PROBLEM A: According to the homework assignment, which three tools will students use?
------ SELECTED TEXT
ACG Business and Technology: End-to-End



TIM245: Data Mining

[pic]

Homework #1: Due Monday, 24 April 2017

Instructions for Homework # 1:

• You are allowed to discuss homework problems with other members of course, however, your problem solutions must be distinctly your own work, and not a copy of any other student’s work.

• In the assignment you will make use of the following three tools: Open-Refine, Excel, and Weka. Before starting the assignment, please download the tools from the links provided below:

1. Open-Refine ()

2. Microsoft Excel ()

3. Weka ()

• Please organize your answers to the bolded questions into a well-structured 4-6 page report and submit a hard-copy in class on Monday.

[pic]

Problem Statement

In this homework assignment, you will create a simple classification model that can predict if a movie will win an academy award. The predictions will be based on an IMDB dataset that contains basic descriptive information about the movie (director, actors, genre, etc.), popularity of the movie on social media (Facebook likes, IMDB score), and the box office performance of the movie (gross, number of critic reviews, etc.).

Before starting the assignment, please download the IMDB movie dataset from the course webpage:

Problem 1: Exploratory Data Analysis in Excel

Note: a useful tool when doing Exploratory Data Analysis in Excel is the Real-Statistics Resource Pack (). The Resource Pack is a free Excel add-on which provides additional features including descriptive statistics and Box plots. It is not necessary for the assignment, but it may make this problem significantly easier.
------------
PROBLEM B: In the listing, swap "photo" for "image" and reproduce it from the line that has "What is the" through the end of the listing, leaving everything else unchanged.
------ RECORDS PROVIDED
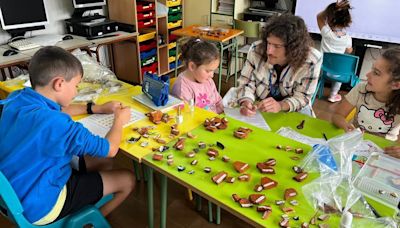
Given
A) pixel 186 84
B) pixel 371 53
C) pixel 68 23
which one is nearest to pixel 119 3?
pixel 68 23

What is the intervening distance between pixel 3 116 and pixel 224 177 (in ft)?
2.72

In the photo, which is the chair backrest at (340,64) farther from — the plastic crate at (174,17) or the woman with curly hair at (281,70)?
the plastic crate at (174,17)

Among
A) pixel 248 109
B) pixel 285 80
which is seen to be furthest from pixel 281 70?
pixel 248 109

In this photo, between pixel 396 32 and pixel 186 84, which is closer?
pixel 186 84

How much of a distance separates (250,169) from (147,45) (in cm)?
------------
CORRECT RESPONSE A: Open-Refine, Excel, and Weka.

CORRECT RESPONSE B:
What is the intervening distance between pixel 3 116 and pixel 224 177 (in ft)?
2.72

In the image, which is the chair backrest at (340,64) farther from — the plastic crate at (174,17) or the woman with curly hair at (281,70)?
the plastic crate at (174,17)

Among
A) pixel 248 109
B) pixel 285 80
which is seen to be furthest from pixel 281 70?
pixel 248 109

In this image, between pixel 396 32 and pixel 186 84, which is closer?
pixel 186 84

How much of a distance separates (250,169) from (147,45) (in cm)?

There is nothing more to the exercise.